While she was a magical child, full of wonder, imagination and laughter, she also took almost everything for granted. Whatever she wanted to do or to eat or wherever she wanted to go, she was generally allowed. She didn’t want for much, and as puberty rushed through her, she responded to me, my ex and other adults with a certain amount of expectation, ingratitude and disrespect. I heard from others, “I would never let my child talk to me that way,” and “Aren’t you afraid you are spoiling her?” I began joking that I was putting money away for her couple’s therapy once she was in a relationship, because I had created a Princess, and her future partner would need some support.

 

From my longstanding desire to be a Mom, to my internalized homophobia about being a Lesbian Mom, to the guilt I felt about leaving her biological Mother, and the sympathy I felt for her physical circumstances, it didn’t matter if I had great reasons for creating this Princess-type behavior. No one wants to be around a Princess, at least not for very long. 

 

Creating someone who was both dependent and ungrateful would be a tragedy.

 

After she made it through the last heart surgery she would need before she turned 30, I knew that I had to un-Princess her.  Her head was up her royal hiney so far that I could see I wasn’t helping her be a good human being. I wasn’t being a good Mom to her.

 

I have always spoken to her directly and reasonably, so, when she was 14, I said, “Sweetheart, there are so many reasons why I have helped you become a Princess, but now, I’ve got to help you get your head out of your ass and become a good person instead.”

 

Discipline, structure and communication about gratitude and compassion became part of our daily routine. Things, experiences and money were no longer freely given, but rather earned. I worked hard to teach her both sympathy and empathy for others. We would take long walks on meandering nature trails and talk about people and frogs and trees…and all the others that make up the world around her. 

 

I developed a certain tone and a glare over the top of my glasses that would immediately let her know that I was the parent, and she was the teenager, and “No” is sometimes the only answer.

 

In the process of unwrapping myself from her little finger and removing her head from her nether region, I also had to work on my own worth as a Mom and a person. I read self-help books and meditated voraciously and invested time in my own health and well-being. In parenting her Princess away, I also learned how to become a better me.

 

These last few chapters of our lives juxtaposed, have been full of milestones and transitions and joy and hard conversations and a growing deep respect for each other.

 

This past weekend, I watched her graduate from College, preparing to move far away for Graduate School and the life adventure that awaits her. She wants to be of service. She wants to help young children read and learn and discover adventures of their own. She has lifelong friends, and no doubt will be a respectful and communicative partner to an other. She is not medically fragile. She is quirky, and real and loving and funny and honest and compassionate.
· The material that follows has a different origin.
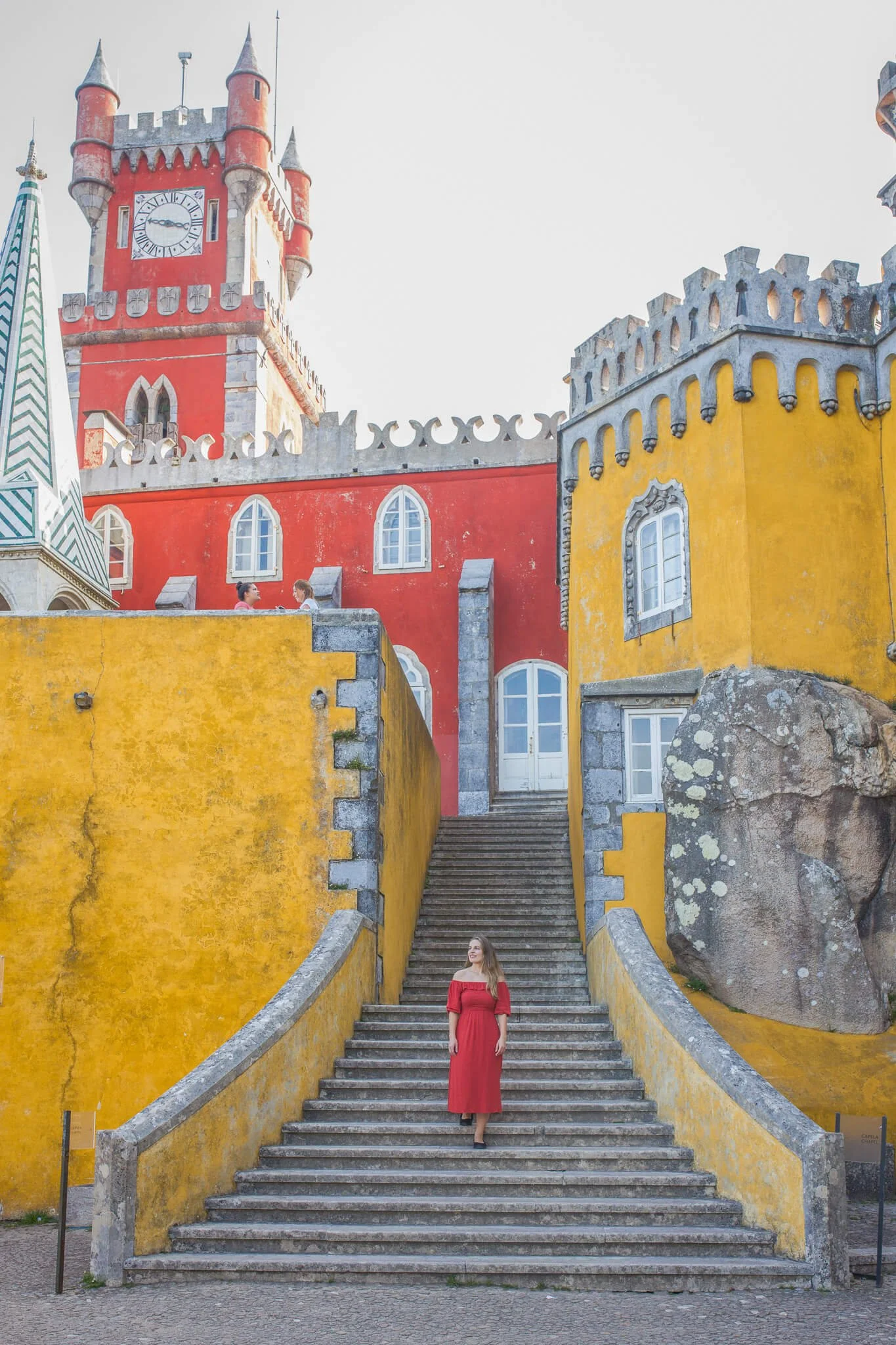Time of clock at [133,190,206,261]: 9:17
She has worked three jobs to help offset her college expenses and create a savings cushion for her future life and career. She is clear in her purpose and passionate about her convictions and creative journey.

 

After graduation, yesterday on Mother’s Day, she took me to brunch, and she hugged me hard and long and said, “I want you to know that I know that a big part of my success is because of you, and I will always be grateful that you are not just a Mom, that you are MY Mom.”

 

It took a lifetime and about 14 years to make a Princess. It took about 6 years to unmake one.

 

I cannot wait to see how this next chapter of the fairytale unfolds. For her and for me.